Lions owner Martha Firestone Ford wanted a new way of doing things, within a franchise that has won one playoff game in 57 years.

And although he won't put a timetable on any major decisions yet, or declare when that mystical turnaround will begin, new Lions general manager and executive vice president Bob Quinn says it will come.

Decisions will inevitably start flowing quickly, as the Lions are already a week and a half into yet another offseason not punctuated by a playoff appearance.

In his first day on the job Monday, Quinn had only met head coach Jim Caldwell for about 30 seconds before Quinn's introductory press conference. No decision on Caldwell's future has been made, he said, although he expected it "sooner rather than later."

"It's going to be my feeling about if I can work with Coach Caldwell, his philosophy, his beliefs, will they mesh with mine," Quinn said. "The scouting staff and the coaching staff have to mesh together. So if you can't have that, it's going to be a hard mix. So I really want to get to know Coach Caldwell and see if we can work together."

Ford was asked if she would prefer Quinn kept Caldwell, but declined to give her opinion.

"I love Jim Caldwell," she said. "So I probably don't want to answer that question."

Matthew Stafford's future with Detroit was much firmer. Quinn wouldn't comment on the majority of the roster, saying he had only evaluated it from "afar." But Stafford is a "good quarterback," Quinn said, and would be the team's leader heading into the future.

Wide receiver Calvin Johnson, who is mulling his own future, is an important part of the equation too, but Quinn said he wouldn't push him into deciding one way or another.

Quinn will report directly to Ford, in a "partnership" with team president Rod Wood. Wood will handle the financial aspect of the franchise, but Quinn will also do some number-crunching himself.

PARTS OF THE EXERCISE —
1: According to the article on Bob Quinn joining the Lions, how long had Quinn met head coach Jim Caldwell before his introductory press conference?
2: Extend the article on Bob Quinn joining the Lions, starting after its final sentence.

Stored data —
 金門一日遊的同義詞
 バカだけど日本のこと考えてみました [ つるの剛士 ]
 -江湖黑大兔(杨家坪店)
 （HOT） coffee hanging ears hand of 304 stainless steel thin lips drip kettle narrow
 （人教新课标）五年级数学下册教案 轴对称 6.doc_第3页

---

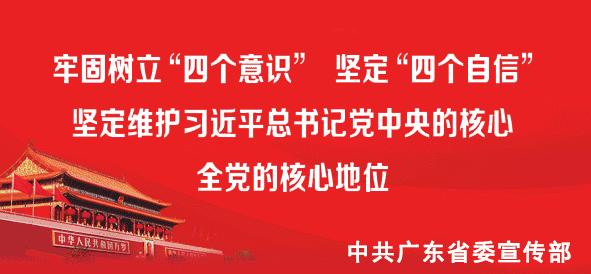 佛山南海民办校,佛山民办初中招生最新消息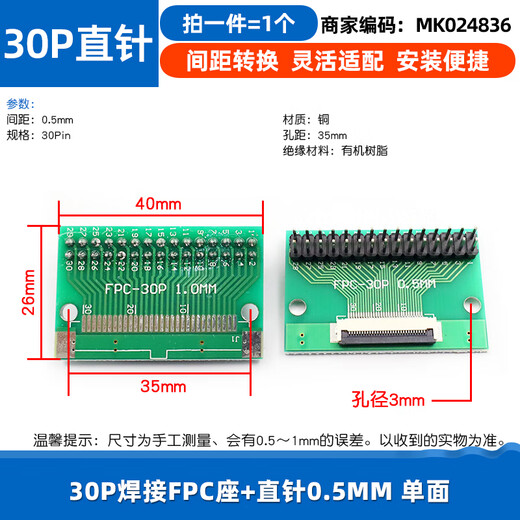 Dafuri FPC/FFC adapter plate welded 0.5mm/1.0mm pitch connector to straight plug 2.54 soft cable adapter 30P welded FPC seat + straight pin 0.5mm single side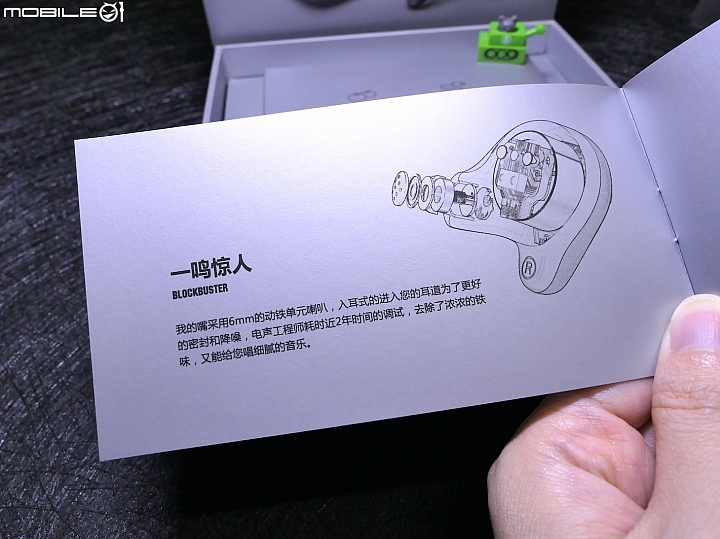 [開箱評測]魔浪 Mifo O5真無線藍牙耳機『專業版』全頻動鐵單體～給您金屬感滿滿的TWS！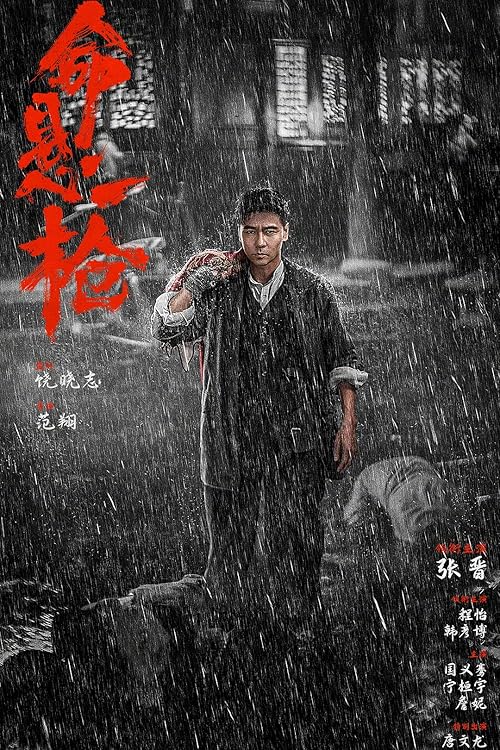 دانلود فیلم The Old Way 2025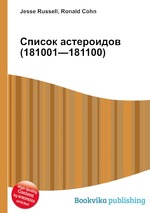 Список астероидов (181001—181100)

EXPECTED OUTPUTS —
1: About 30 seconds.

2:
"We wanted somebody who could take on the whole football operation, (salary) cap included," Wood said. "I will certainly be interested in the cap and the cash spending as it pertains to what we plan for the financial side but ultimately in how it's used and the way we use it to sign our football team, that's up to Bob."

Quinn's background is in scouting and personnel, and he comes from an organization that won four Super Bowls during his time there. Bringing parts of that so-called "Patriot Way" to Detroit will be the goal. An addiction to "the process" is what drives Quinn's philosophy, and consistency is what that process is supposed to bring.

"It's about consistency and it's about the process," he said. "Things in New England when I started there 16 years ago didn't happen overnight. It's a step by step, day by day, month by month process. One of many things I learned in New England was that we're always striving to get better. Whether it's scouting, whether it's coaching, whether it's in the weight room, nutrition, analytics, if we can get one step better every day, that's putting this organization in the right direction."

For an organization that's never had consistency – on the winning side, at least – bringing in someone like Quinn from the outside was what ownership wanted.

Said Ford: "I just thought we needed a fresh start."